武見大臣会見概要

(令和5年12月26日(火)10:46~11:01 省内会見室)

広報室

会見の詳細

閣議等について


大臣:
 令和5年11月の有効求人倍率は1.28倍と、前月から0.02ポイント低下となりました。また、完全失業率は2.5%と、前月と同水準となりました。求人・求職の動向や労働力調査の結果をみますと、現在の雇用情勢は、求人が底堅く推移しており、緩やかに持ち直しています。物価上昇等が雇用に与える影響に留意する必要があると考えています。
 令和6年度厚生労働省組織・定員査定についてご説明いたします。本省において、医療DXの更なる推進のため、「官房企画官(診療報酬改定DX担当)」や14人の定員増が認められることに加えて、都道府県労働局の体制についても、ハローワーク等を中心に大幅な定員増が認められました。

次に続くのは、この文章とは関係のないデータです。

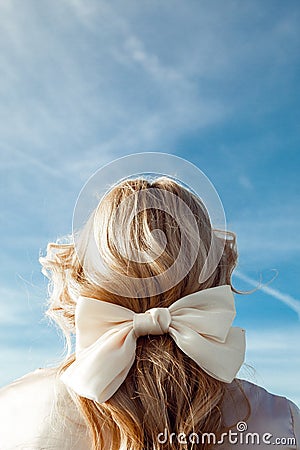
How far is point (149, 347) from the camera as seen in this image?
130 centimetres

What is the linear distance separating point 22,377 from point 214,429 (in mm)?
451

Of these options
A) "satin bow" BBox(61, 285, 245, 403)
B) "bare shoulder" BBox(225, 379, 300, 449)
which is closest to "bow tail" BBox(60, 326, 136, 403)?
"satin bow" BBox(61, 285, 245, 403)

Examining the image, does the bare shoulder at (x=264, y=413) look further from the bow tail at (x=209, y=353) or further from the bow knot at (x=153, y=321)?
the bow knot at (x=153, y=321)

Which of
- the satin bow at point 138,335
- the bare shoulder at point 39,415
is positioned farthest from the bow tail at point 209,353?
the bare shoulder at point 39,415

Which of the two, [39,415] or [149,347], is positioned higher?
[149,347]

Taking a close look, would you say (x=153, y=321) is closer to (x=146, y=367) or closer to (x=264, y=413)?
(x=146, y=367)

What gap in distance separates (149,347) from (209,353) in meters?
0.12

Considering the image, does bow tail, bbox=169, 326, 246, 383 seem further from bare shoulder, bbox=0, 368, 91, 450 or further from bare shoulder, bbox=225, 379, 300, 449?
bare shoulder, bbox=0, 368, 91, 450

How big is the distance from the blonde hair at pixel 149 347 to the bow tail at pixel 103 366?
0.07ft

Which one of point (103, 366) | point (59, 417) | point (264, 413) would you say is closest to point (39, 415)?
point (59, 417)

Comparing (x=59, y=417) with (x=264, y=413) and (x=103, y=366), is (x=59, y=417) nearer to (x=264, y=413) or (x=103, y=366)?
(x=103, y=366)

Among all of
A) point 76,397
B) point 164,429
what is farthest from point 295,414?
point 76,397

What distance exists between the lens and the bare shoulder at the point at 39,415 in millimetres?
1309

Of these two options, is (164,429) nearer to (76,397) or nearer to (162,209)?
(76,397)
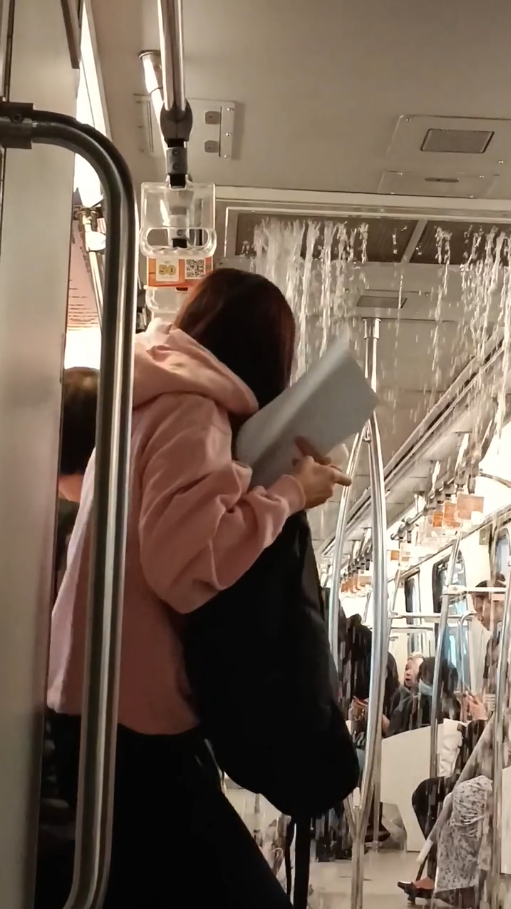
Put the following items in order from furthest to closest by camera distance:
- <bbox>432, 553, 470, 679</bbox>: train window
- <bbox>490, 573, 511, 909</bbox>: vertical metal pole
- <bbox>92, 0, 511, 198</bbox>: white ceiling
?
<bbox>432, 553, 470, 679</bbox>: train window, <bbox>490, 573, 511, 909</bbox>: vertical metal pole, <bbox>92, 0, 511, 198</bbox>: white ceiling

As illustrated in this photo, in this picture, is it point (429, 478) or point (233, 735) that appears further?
point (429, 478)

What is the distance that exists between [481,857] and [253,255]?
1503 millimetres

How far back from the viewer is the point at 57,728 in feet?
2.81

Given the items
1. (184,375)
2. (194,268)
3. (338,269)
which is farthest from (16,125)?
(338,269)

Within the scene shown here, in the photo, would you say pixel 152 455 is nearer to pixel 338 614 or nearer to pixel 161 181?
pixel 161 181

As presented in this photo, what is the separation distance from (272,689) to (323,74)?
0.98m

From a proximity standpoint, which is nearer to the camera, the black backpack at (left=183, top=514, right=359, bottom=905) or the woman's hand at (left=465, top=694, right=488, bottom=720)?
the black backpack at (left=183, top=514, right=359, bottom=905)

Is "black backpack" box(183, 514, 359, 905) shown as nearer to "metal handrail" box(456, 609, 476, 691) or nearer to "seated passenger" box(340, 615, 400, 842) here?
"seated passenger" box(340, 615, 400, 842)

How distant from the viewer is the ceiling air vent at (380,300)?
2.01 meters

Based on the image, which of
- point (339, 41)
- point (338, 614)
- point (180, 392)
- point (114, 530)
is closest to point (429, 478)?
point (338, 614)

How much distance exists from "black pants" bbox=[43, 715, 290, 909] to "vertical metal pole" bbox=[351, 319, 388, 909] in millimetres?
925

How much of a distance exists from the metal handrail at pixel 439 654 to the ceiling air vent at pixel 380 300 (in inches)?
33.6

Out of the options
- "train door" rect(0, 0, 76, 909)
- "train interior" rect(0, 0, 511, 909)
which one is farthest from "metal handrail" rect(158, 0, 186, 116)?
"train door" rect(0, 0, 76, 909)

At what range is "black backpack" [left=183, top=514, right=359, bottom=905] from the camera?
849 millimetres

意欲や専門スキル等を有する都道府県労働局の非常勤職員について、社会人選考採用を積極的に実施し、近年の実績の倍となる100人以上の常勤化を目指します。特にハローワークについては、非常勤職員の割合が高く、職業紹介業務などで常勤職員が本来担うべき就職困難な方へのきめ細かな対応業務などを非常勤職員が担っている実態がみられます。このため、令和6年度からハローワークのマッチング支援について、常勤職員が中心になり担当者制できめ細かな支援を実施するモデル事業を実施してまいります。詳細は事務方にお尋ねください。私からは以上です。

質疑

記者:
今日が年内最後の会見となりました。今年は新型コロナが5類に移行し、コロナとの戦いが一区切りついた年でもあります。改めて大臣のご所感をお聞かせください。併せて新年もマイナ保険証の利用率向上など様々な課題が山積していますが、どのように対応していくお考えかお聞かせください。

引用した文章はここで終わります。